Intervention de Fabrice Verdier

Réunion du 24 avril 2013 à 17h00
Commission des affaires économiques

Photo issue du site de l'Assemblée nationale ou de WikipediaFabrice Verdier, rapporteur :

L'alimentation est l'un des défis majeurs du XXIe siècle. Les citoyens demandent en effet une alimentation saine, sans suspicion de tromperie sur l'origine des produits.

Or la décision la Commission européenne d'autoriser l'alimentation des poissons avec des protéines animales transformées (PAT), tirées d'animaux non ruminants et de poissons, pour nourrir les poissons d'élevage à compter du 1er juin 2013 est de nature à réveiller la méfiance du consommateur à l'égard de son alimentation, dans le contexte déjà très défavorable du scandale de la viande de cheval.

De quoi parle-t-on lorsqu'on évoque les PAT ?

Avant les années 2000, les farines animales étaient produites à partir de sous-produits animaux, dont certains ont révélé des risques pour la santé des hommes ou des animaux car ils pouvaient notamment contenir des agents pathogènes responsables de l'ESB ou « maladie de la vache folle ». Elles pouvaient notamment provenir de produits malades.

En outre, elles étaient parfois données à des ruminants, qui sont pourtant herbivores. Elles étaient également attribuées sans respect de l'alimentation croisée : on nourrissait des porcs avec des farines de porc. En somme, on instituait la cannibalisation.

Les PAT sont, elles, issues de sous-produits radicalement différents de ceux qui constituaient les farines animales. Ce sont des matières exclusivement fabriquées à partir de sous-produits provenant d'animaux propres à la consommation humaine.

La décision de la Commission européenne a été prise après un vote du 18 juillet 2012 des représentants des États membres au comité permanent de la chaîne alimentaire et de la santé animale (CPCASA). La France a voté contre cette disposition pour des raisons de perception et de confiance du consommateur, et non pour des raisons sanitaires.

Outre l'absence de consensus sociétal en France sur la question des farines animales, qui symbolisent les dérives d'un système orienté vers la seule rentabilité, les inquiétudes portent sur ce que cette mesure préfigure.
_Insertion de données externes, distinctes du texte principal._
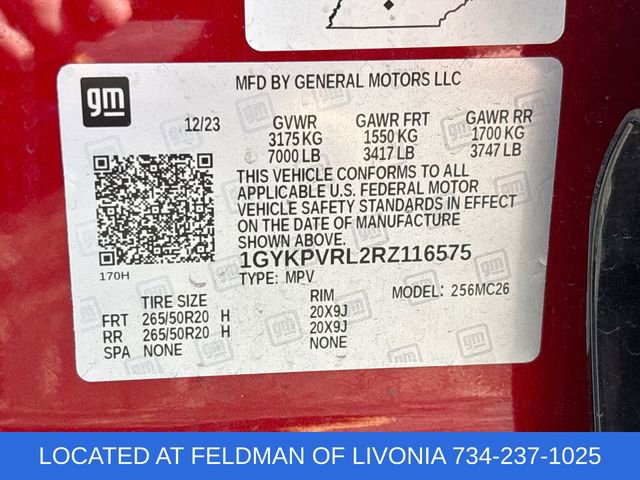 Used 2024 Cadillac Lyriq Sport w/ LPO, Floor Liner Package AWD/4WD image 33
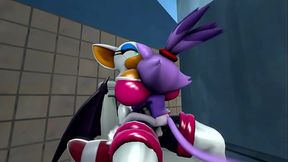 Blaze Fucks Rouge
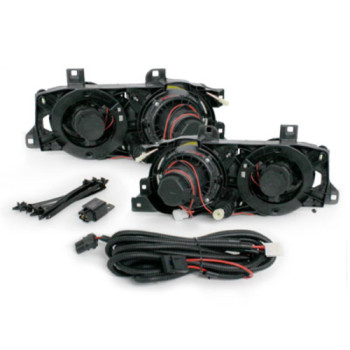 BMW e32/e34 (86-95) lukturi, hromēti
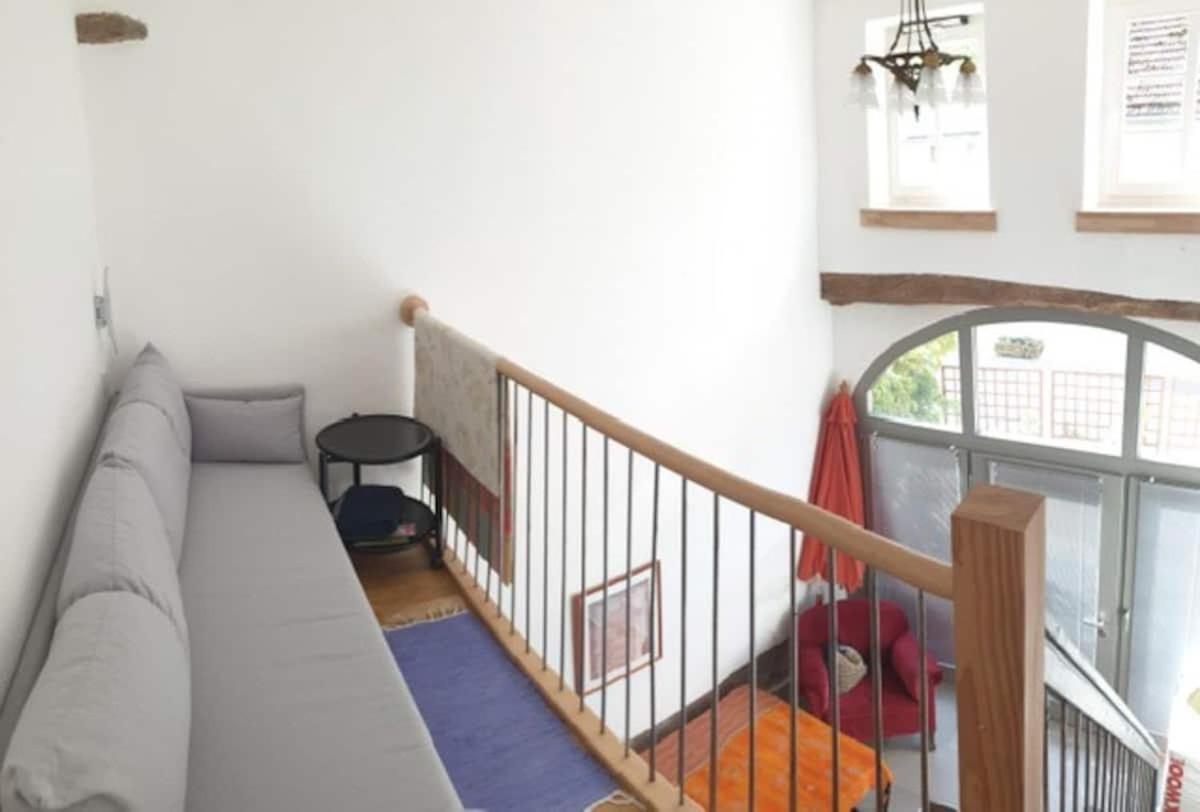 Moderne Wohnung Mit Studio In Bauernhausscheune Am See Biersdorf Dış mekan fotoğraf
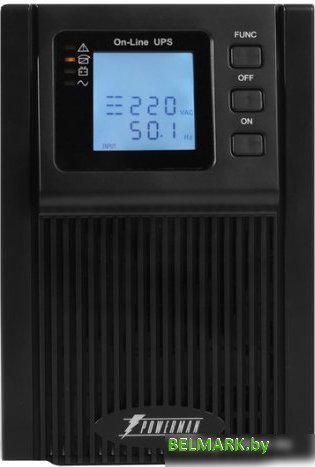 Источник бесперебойного питания Powerman Online 2000 (2000VA) - фото2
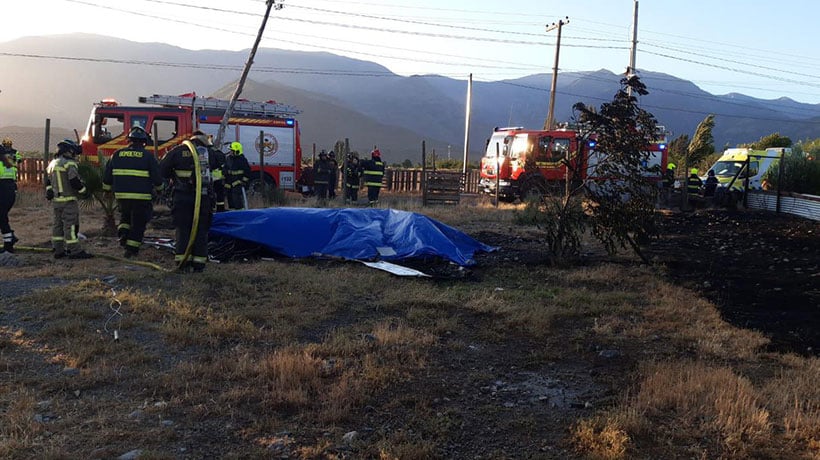 Piloto muere tras caída de avioneta en San Felipe: “Capotó en el patio de una parcela” Piloto muere tras caída de avioneta en San Felipe: “Capotó en el patio de una parcela”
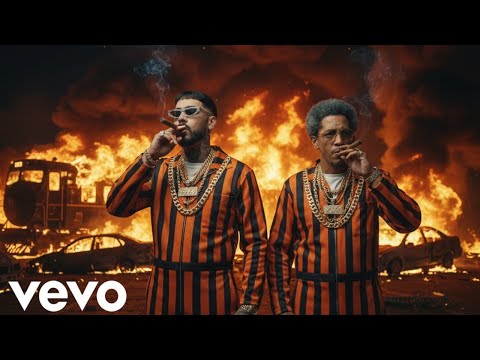 Tego Calderon , Anuel - Tirense (Official Music Video)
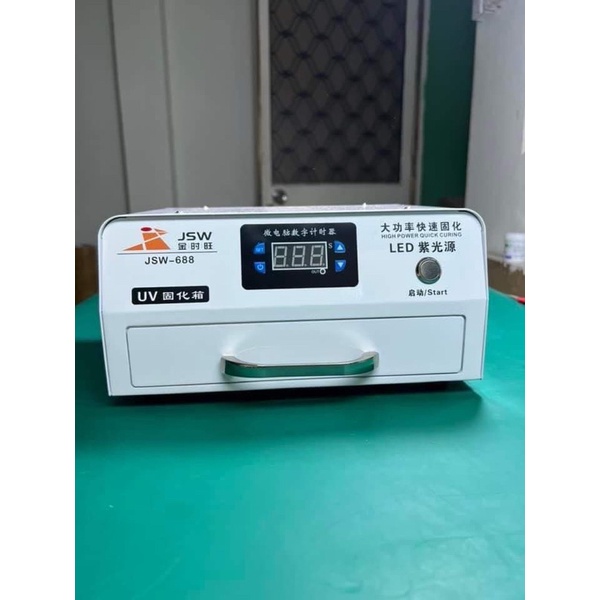 Đèn led uv  hấp keo cho điện thoại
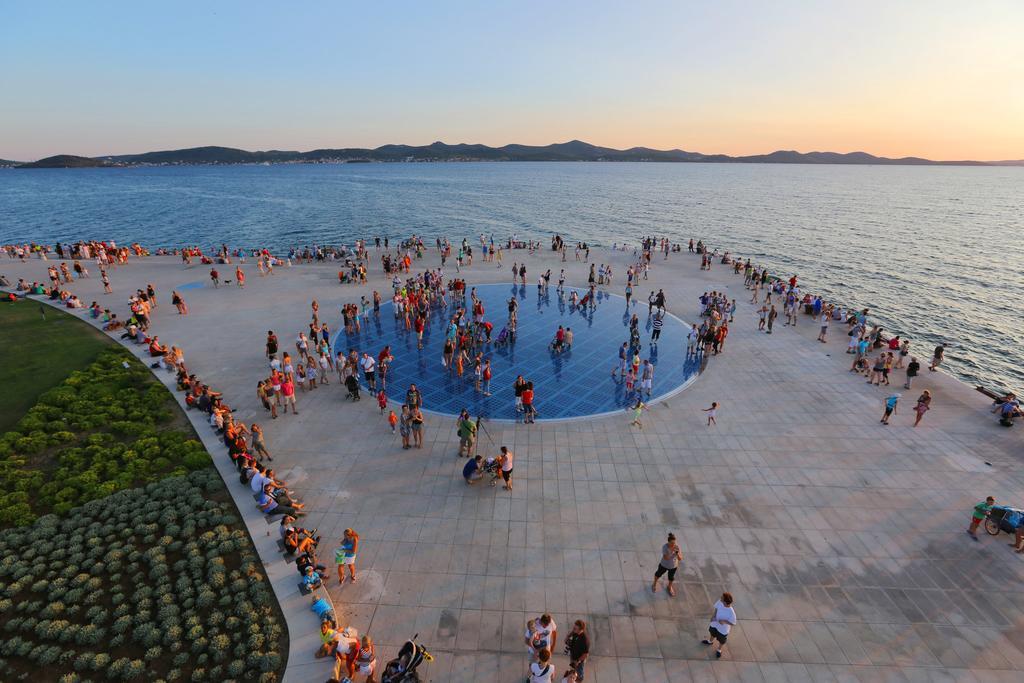 Ferienwohnung Ap Orion Zadar Exterior foto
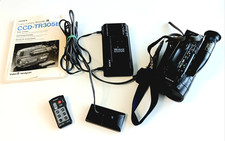 Sony CCD-TR305E – Caméscope Video8 PAL – Pour Pièces – sacoche, chargeur, notice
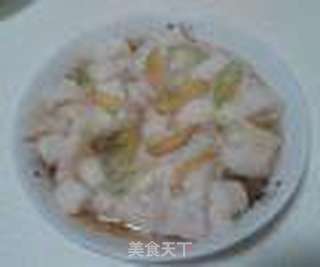 简单营养的清蒸龙利鱼的做法步骤:3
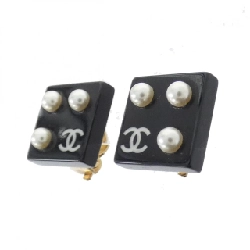 【Vintage】Bông tai Chanel 624774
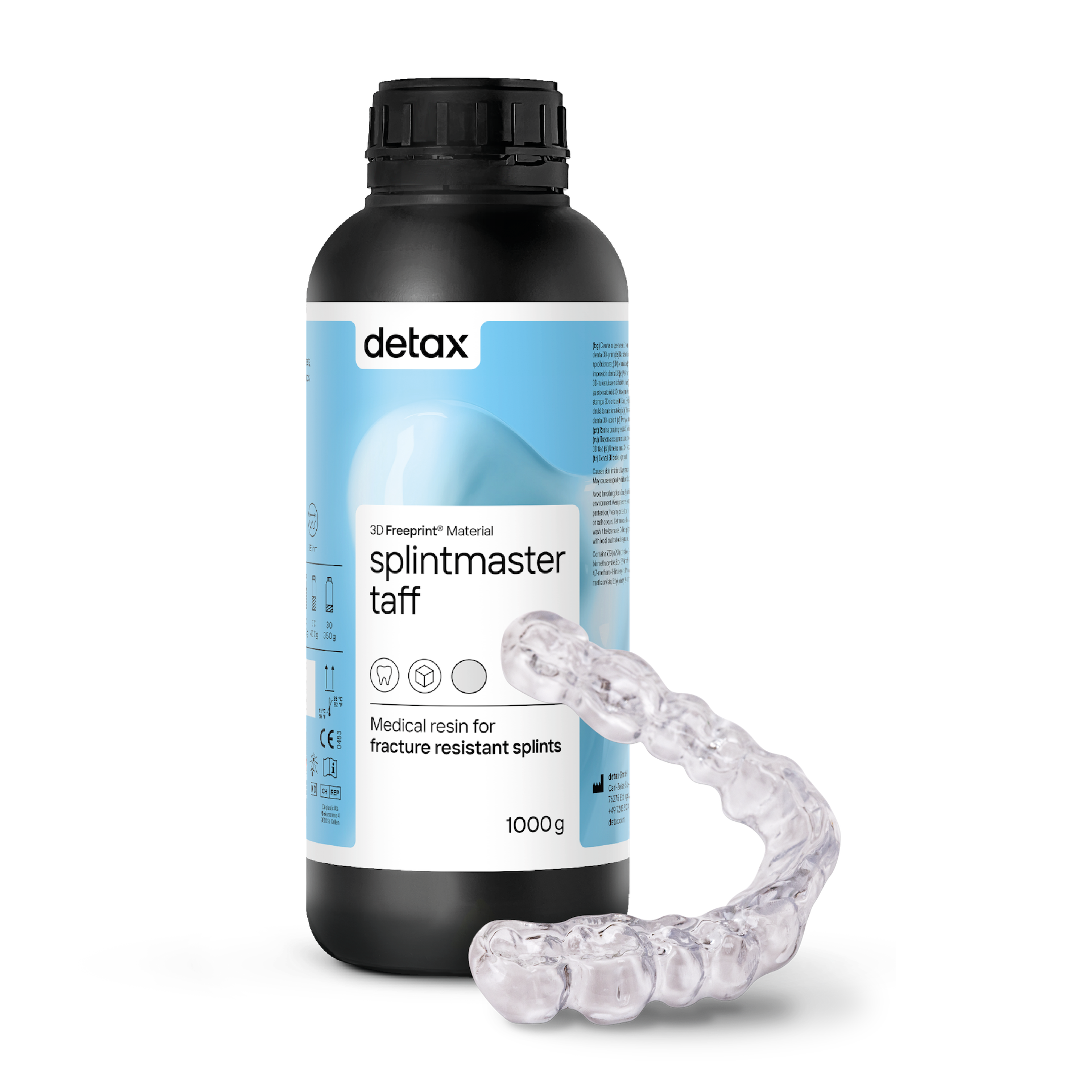 DETAX dx splintmaster taff — supplier product image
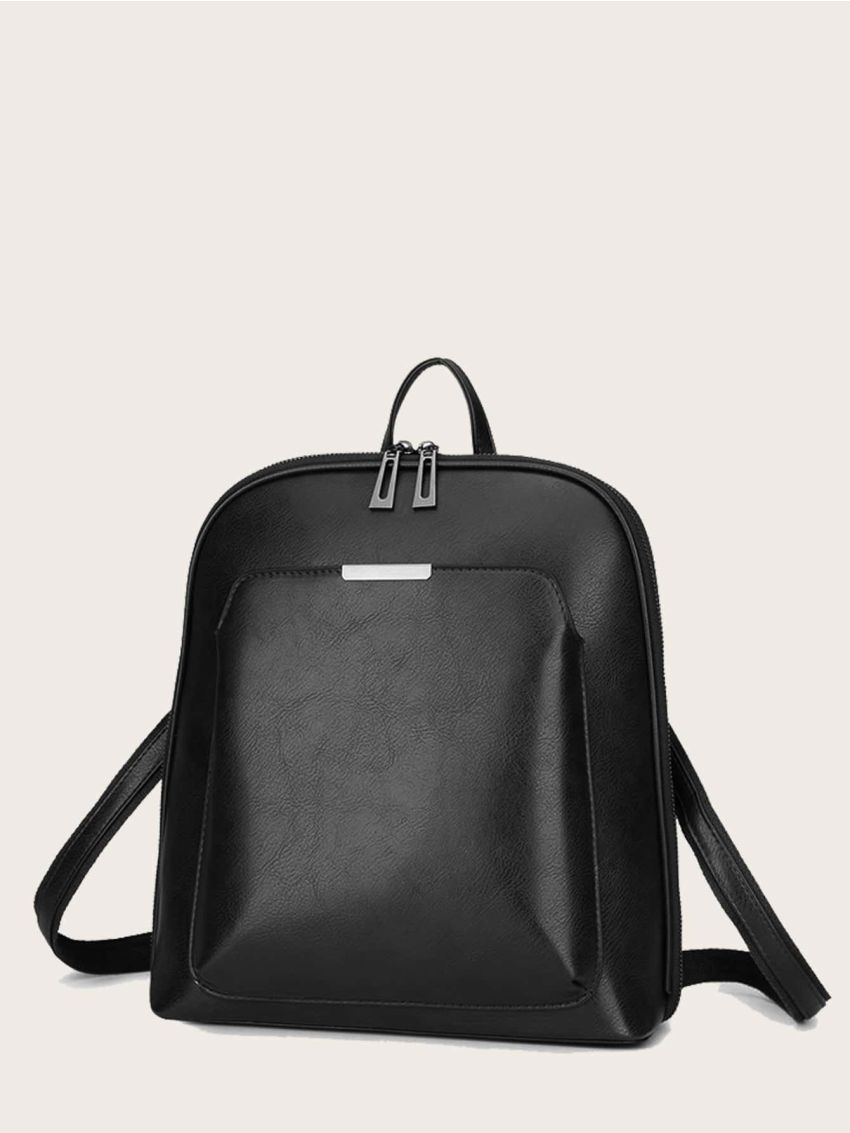 Curved Top Backpack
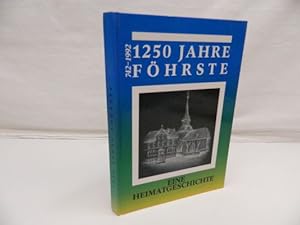 Bild des Verkufers fr 1250 Jahre Fhrste (742-1992) : Eine Heimatgeschichte zum Verkauf von Antiquariat Wilder - Preise inkl. MwSt.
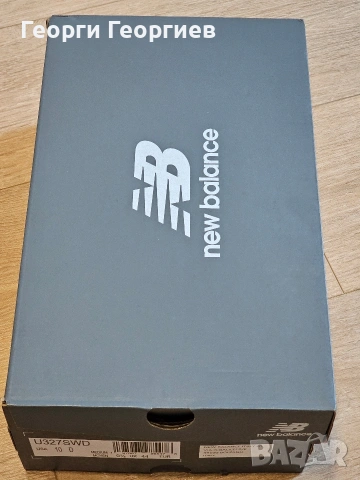 New Balance 327 44 номер, снимка 7 - Маратонки - 54368774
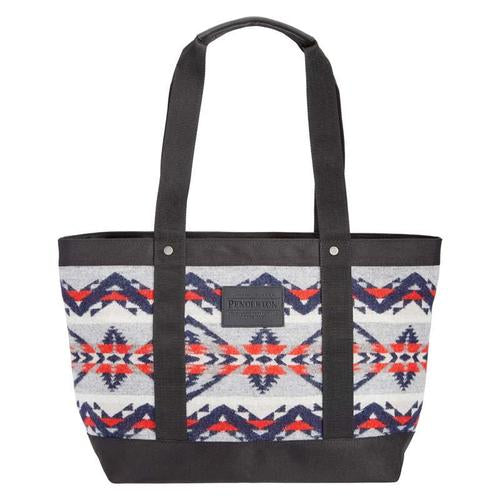 Pendleton Zip Tote - Tecopa Hills Grey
À cet égard, je salue que les groupes SRC, écologiste, GDR, RRDP et UDI se soient associés à la démarche du président François Brottes.

Il est important, en effet, pour que les propositions de résolution européennes aient du poids, qu'elles fassent l'objet d'un certain consensus.

Je crois d'ailleurs savoir que la Commission des affaires économiques du Sénat a adopté un texte proche du nôtre.

Cette proposition de résolution, légèrement amendée par la Commission des affaires européennes, rappelle, d'une part, que la logique de la chaîne alimentaire n'est pas de donner à manger de la viande de porc ou de volaille à du poisson et, d'autre part, que la crise de la vache folle a durablement ébranlé la confiance du consommateur.

Elle déplore aussi la décision de la Commission européenne d'autoriser l'utilisation de PAT à compter du 1er juin 2013 pour l'alimentation des poissons d'élevage après le vote des États membres du 18 juillet 2012.

Elle approuve par ailleurs l'opposition de la France lors de ce vote – l'Allemagne ayant aussi voté contre et la Grande Bretagne s'étant abstenue.

Elle rappelle en outre que le règlement européen est d'application directe et s'applique à tous les États membres. Cela signifie qu'il n'est pas possible de prendre un moratoire sans raison sanitaire notamment. Cela constituerait une barrière à la libre circulation des marchandises dans l'Union européenne – ce qui serait contraire aux règles du marché intérieur – et la France s'exposerait à des risques de contentieux importants.

Elle constate également qu'il existerait encore des réserves techniques contre l'introduction de PAT pour les volailles et les porcs, selon une étude de l'Agence nationale de sécurité sanitaire de l'alimentation, de l'environnement et du travail (ANSES). Les filières ne seraient pas tout à fait étanches : il y aurait donc un risque, minime, de cannibalisation, ce que l'Union veut éviter.

Elle demande, dans ces conditions, une réflexion sur les protéines végétales comme mode alternatif d'alimentation, dans la mesure où l'on nourrit aujourd'hui beaucoup les poissons avec des farines issues de poissons sauvages, alors qu'il existe un problème de surpêche au niveau mondial

Elle salue enfin la promotion de labels tels que le label « 100 % végétal et poisson » ou le label « aquaculture de nos régions », qui couvre 75 % de la production française et n'autorise pas l'utilisation des PAT dans les cahiers des charges de production.